Member Monday: Meet Valerie Tomaselli!

This week, I have the pleasure of introducing you to our new Women’s National Book Association National President, Valerie Tomaselli!  Valerie Tomaselli is the president of the WNBA after serving as the NYC chapter president. She owns MTM Publishing, an award–winning book producing company specializing in reference, children’s, and illustrated books. Valerie also serves as treasurer of the American Book Producers Association and is building a house in upstate New York with her longtime companion, Brian Carey, who’s helped her to learn how to swing a hammer and run electrical wire!

Hannah:  Congratulations on your appointment as the new National President of the Women’s National Book Association!  What are you most excited about in taking on this new role?

◆ WRITTEN TASK 1:
Arrange the captions of the five entries as a JSON list of strings, one string per line with blank lines left out, and keep the pictures out of your answer.
The interview has no connection to the entries that come next.

◆ GIVEN RECORDS:
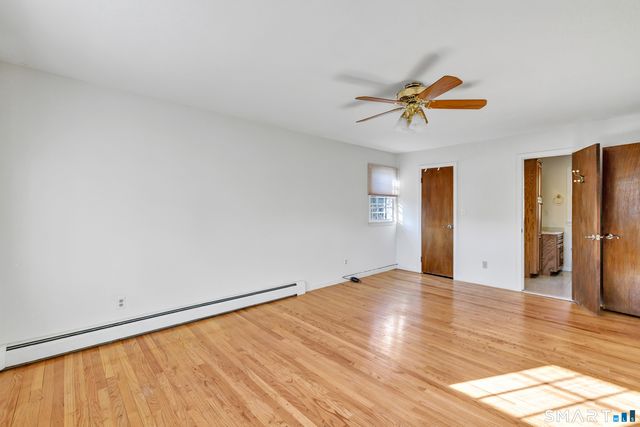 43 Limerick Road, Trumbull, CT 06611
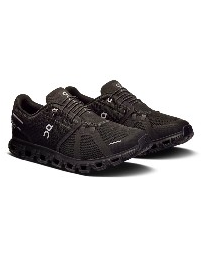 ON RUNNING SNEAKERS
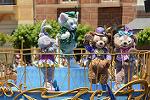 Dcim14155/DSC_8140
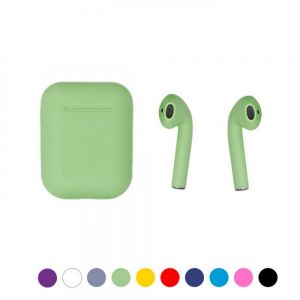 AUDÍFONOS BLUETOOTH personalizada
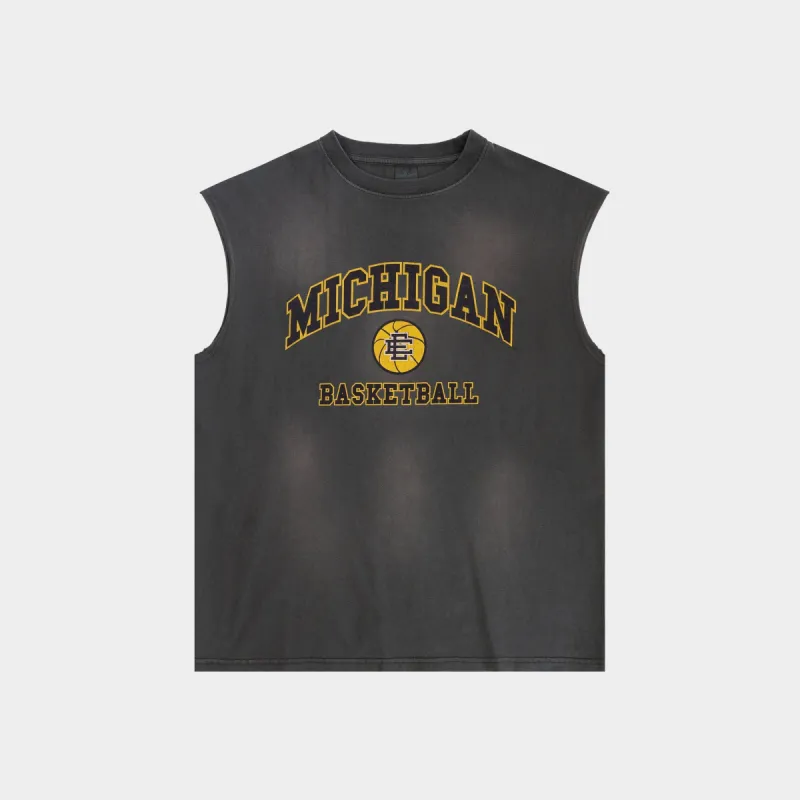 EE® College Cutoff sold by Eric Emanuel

◆ WRITTEN TASK 2:
Pick up the interview with Valerie Tomaselli and continue it from the point where the text stops.

◆ ANSWER AREA 1:
[
  " 43 Limerick Road, Trumbull, CT 06611",
  " ON RUNNING SNEAKERS",
  " Dcim14155/DSC_8140",
  " AUDÍFONOS BLUETOOTH personalizada",
  " EE® College Cutoff sold by Eric Emanuel"
]

◆ ANSWER AREA 2:
Valerie:  The most exhilarating thing for me is taking over at such an exciting time in the WNBA’s history. We are five years from the 100th anniversary of the WNBA—to take place in 2017—and we will start to plan for it this year. The coming centennial goes hand-in-hand with a burgeoning new awareness of the organization across the country, due to our first ever WNBA Writing Contest happening this year and the strong and growing National Reading Group Month/Great Group Reads program. Evidence of this new awareness: there are two new chapters in the last 3-4 years—most recently New Orleans and before that Charlotte—and interest from four cities in starting new chapters. Very exciting indeed!

Hannah:  As the Immediate Past President of the WNBA-NYC Chapter, what were some of the highlights of spearheading the New York group?

Valerie:  Most important, I think, is the impressive development of NYC’s board of directors. Interesting new people taking on leadership roles in the chapter was very gratifying. It was a goal of mine—and we were quite successful in this regard. Also, as your blog represents, I feel like we’ve put WNBA-NYC on the social media map. And finally, the personal relationships I’ve developed with so many NYC members has been deeply satisfying, both personally and professionally.

Hannah:  How did you come to be involved with the WNBA?  How has this involvement affected you personally and professionally?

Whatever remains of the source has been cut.